Scoring Options And Considering Results
18. The Perinatal Sub Group met on 8 Jun 2018 to carry out the next stage of the options appraisal. The Group were provided with:
- The short list criteria, weighting and definitions (attached at Annex A)
- The responses from Boards to the site information questionnaire
- Data on unit deliveries (attached at Annex B)
19. The Perinatal Sub Group reviewed the short list criteria, definitions and weighting, and the site information and agreed to use this as the basis for the options appraisal process. The Group then scored the eight level 3 neonatal units against the short list criteria, using the definitions and weighting provided, and using the information provided by the Boards.
20. The scoring sheets were collected and the scores logged, and overall marks presented to the group. The group then discussed the markings. The outcome of the scoring process ranked the existing Level 3 neonatal units in the following order (scores out of a possible 100 in brackets):
Queen Elizabeth University Hospital, Glasgow (99)
Edinburgh Royal Infirmary (93)
Aberdeen Maternity Hospital (82)
Ninewells, Dundee (53)
Princess Royal Maternity, Glasgow (34)
Wishaw General (30)
Victoria Hospital, Kirkcaldy (24)
Crosshouse Hospital, Kilmarnock (18)
21. The group discussed the results and agreed the following:
- The three long term NICU’s were clearly identifiable from the table.
- However more work was required with Boards on patient flows in order to identify whether the three units would each be able to deliver care for more than 100 very low birth weight babies /annum as per the evidence for improved outcomes.

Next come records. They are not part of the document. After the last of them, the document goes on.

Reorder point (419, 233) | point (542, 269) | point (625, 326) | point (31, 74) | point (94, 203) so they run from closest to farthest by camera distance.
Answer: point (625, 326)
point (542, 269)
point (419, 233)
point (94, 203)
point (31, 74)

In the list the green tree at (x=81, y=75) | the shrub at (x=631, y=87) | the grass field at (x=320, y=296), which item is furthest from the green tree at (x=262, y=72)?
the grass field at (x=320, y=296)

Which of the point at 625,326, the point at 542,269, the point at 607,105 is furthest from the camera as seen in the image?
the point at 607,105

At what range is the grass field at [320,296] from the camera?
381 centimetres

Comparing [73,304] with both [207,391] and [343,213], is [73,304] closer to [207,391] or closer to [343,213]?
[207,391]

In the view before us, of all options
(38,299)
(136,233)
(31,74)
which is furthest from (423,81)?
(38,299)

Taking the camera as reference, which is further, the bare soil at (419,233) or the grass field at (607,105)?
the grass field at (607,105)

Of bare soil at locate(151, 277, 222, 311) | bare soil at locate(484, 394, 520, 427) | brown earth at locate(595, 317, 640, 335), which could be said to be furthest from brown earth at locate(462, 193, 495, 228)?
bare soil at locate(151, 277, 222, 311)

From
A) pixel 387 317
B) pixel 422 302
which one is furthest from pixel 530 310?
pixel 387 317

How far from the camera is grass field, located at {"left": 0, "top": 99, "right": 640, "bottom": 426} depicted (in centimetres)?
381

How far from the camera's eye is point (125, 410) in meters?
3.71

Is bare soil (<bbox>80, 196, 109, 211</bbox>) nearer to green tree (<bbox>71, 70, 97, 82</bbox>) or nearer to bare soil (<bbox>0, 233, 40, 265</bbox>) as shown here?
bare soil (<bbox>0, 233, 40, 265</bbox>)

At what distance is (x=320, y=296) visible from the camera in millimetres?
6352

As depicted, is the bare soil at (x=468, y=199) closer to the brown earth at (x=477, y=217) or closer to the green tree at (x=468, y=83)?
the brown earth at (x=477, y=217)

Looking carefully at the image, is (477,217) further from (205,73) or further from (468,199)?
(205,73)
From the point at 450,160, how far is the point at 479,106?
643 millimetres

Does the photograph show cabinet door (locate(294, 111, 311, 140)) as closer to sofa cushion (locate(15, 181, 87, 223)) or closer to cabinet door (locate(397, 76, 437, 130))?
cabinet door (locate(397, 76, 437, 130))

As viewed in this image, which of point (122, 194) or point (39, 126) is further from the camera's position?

- The 4th and 5th short/medium term units would be Ninewells and PRM. The group had an extensive discussion over the two units ranked 5th and 6th as their scores were close, however it was felt on balance due to PRM’s proximity to other critical services in GG&C and potential for cross-working with QEUH to facilitate management of capacity, then it should be the fifth unit in the short/medium term.
- The group agreed capacity should only be built in the top three units, and the fourth and fifth would remain as they are only in the short/medium term until such time as capacity has been built in the three larger units.
- The group agreed that the next step should be meetings with NHS GG&C, Lothian and Grampian to discuss the results, consider patient flows and staffing, capacity and timing, before making a recommendation to the IPB.
- The group agreed that the outcome would be kept confidential whilst the testing the feasibility of the initial findings of the options appraisal was still in progress until final conclusions had been reached.